Natur als Kunstform


Von Schöneweide in die Welt hinaus: Der künstlich natürliche, der Zeit entrückte Trip-Pop der Berliner Super 700 verlangt nach landschaftlicher Weite.

Drei Menschen, eine Wand. Der Ort, an dem die beiden Bandgründer, die albanischstämmige Sängerin Ibadet Ramadani und der Bassist Michael Haves, über ihr siebenköpfiges Bandwunder Super 700 erzählen, ist nicht etwa ein schlecht besuchtes Programmkino. Die Mschatta-Fassade im Berliner Pergamonmuseum ist ein Relikt eines nie fertig gestellten jordanischen Wüstenpalastes aus dem siebten Jahrhundert. Die Ortswahl als Inszenierung des Bedrohlichen, ganz wie der cineastisch-dramatische Pop auf Super 700s zweitem Album LOVEBITES? Ibadet, in der Band vom Chorgesang ihrer Zwillingsschwestern Ilirjana und Albana in Szene gesetzt, hockt sich auf eine Marmorbank und flüstert fast:

„In Museen schwirren Geister von wahnsinniger Kraft umher, wie auf einer zeitlosen Reise. Ob Kunst, Natur oder ein Geschehen: Als Band inspiriert uns alles, was uns erstaunen lässt.“ Michael Haves, studierter Kontrabassist, ergänzt: „Man kommt hier nicht in die Gefahr, sich selbst zu wichtig zu nehmen.“

Super 700 interessieren künstlerische Wege und ihre Ziele mehr als konkrete Gegebenheiten, sagen sie. Für die Arbeit an LOVEBITES nahmen sich die Wahlberliner fünf Wochen Auszeit in einem Dorf in Südfrankreich, ohne Internet und Großstadttrubel. „Ich sehne mich nach Weite“, erklärt Ibadet Ramadani und bewundert die in die Palastmauer gemeißelten Tier-Reliefs, „und nach landschaftlicher Ruhe. Seit Frankreich kitzelt die Natur wieder an den Fußsohlen. “ Haves zeigt auf seinem Handy neblige Bewegtbilder von Ibadet auf einem zugefrorenen See in der Uckermark. Dort haben Super 700 gerade das Video zu ihrer zweiten Single „S.T.T.S.M.C.“ („Somebody Tried To Steal My Car“) gedreht, einer bild- und tongewordenen Symbiose von Kunst und Natur, wie sie LOVEBITES im Wesen ausmachen. „An natürlicher Schönheit beeindruckt uns, dass man sie auch künstlich erschaffen kann“, sagt Haves. Ihr Debüt nahmen Super 700 noch mit dem in Berlin lebenden Strokes-Produzenten Gordon Raphael auf; für den wi nterwarmen Sound von LOVEBITES zeichnet nun Rob Kirwan verantwortlich, „die rechte Hand unseres Weltlieblingsproduzenten Flood“, wie Haves sagt. Beide haben sie in ihrem Proberaumkomplex, einem leeren Rundfunkhaus in Berlin-Schöneweide, kennengelernt, sind aber weit von Personenkult entfernt.

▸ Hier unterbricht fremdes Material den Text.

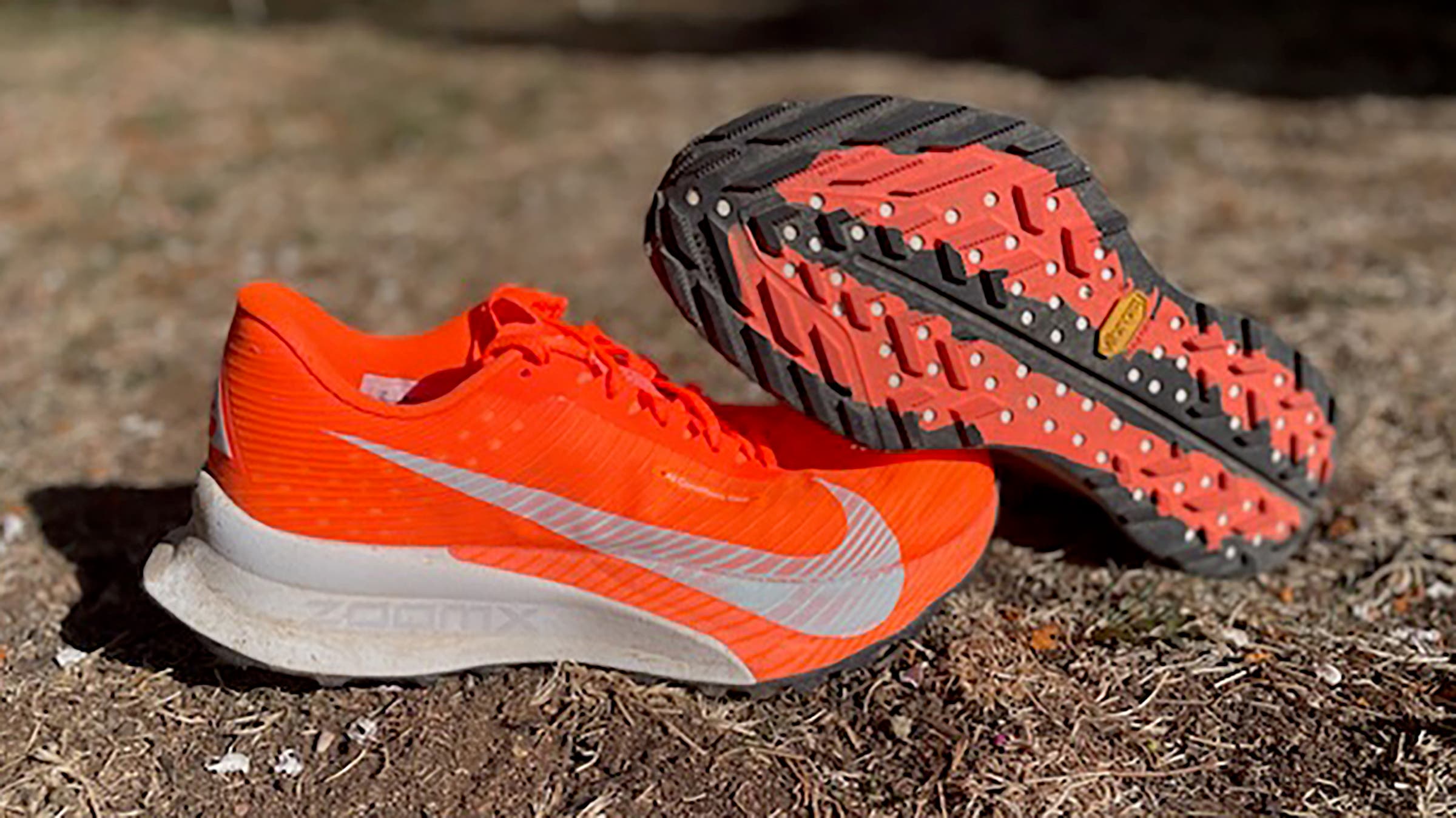 Nike Ultrafly trail running shoes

„Wie gesagt: Uns interessieren kreative Wege, keine persönlichen Biografien“, sagt Michael Haves. Museumspersonal passiert mit misstrauischem Seitenblick die nun schon längere Zeit belagerte Besucherbank. Ibadet Ramadani wedelt wie zur Ablenkung die Hand in Richtung der Festungsmauer. Ob ihre Musik Zuflucht oder Konfrontation sei, fragen wir. Sie entscheidet sich für Letzteres.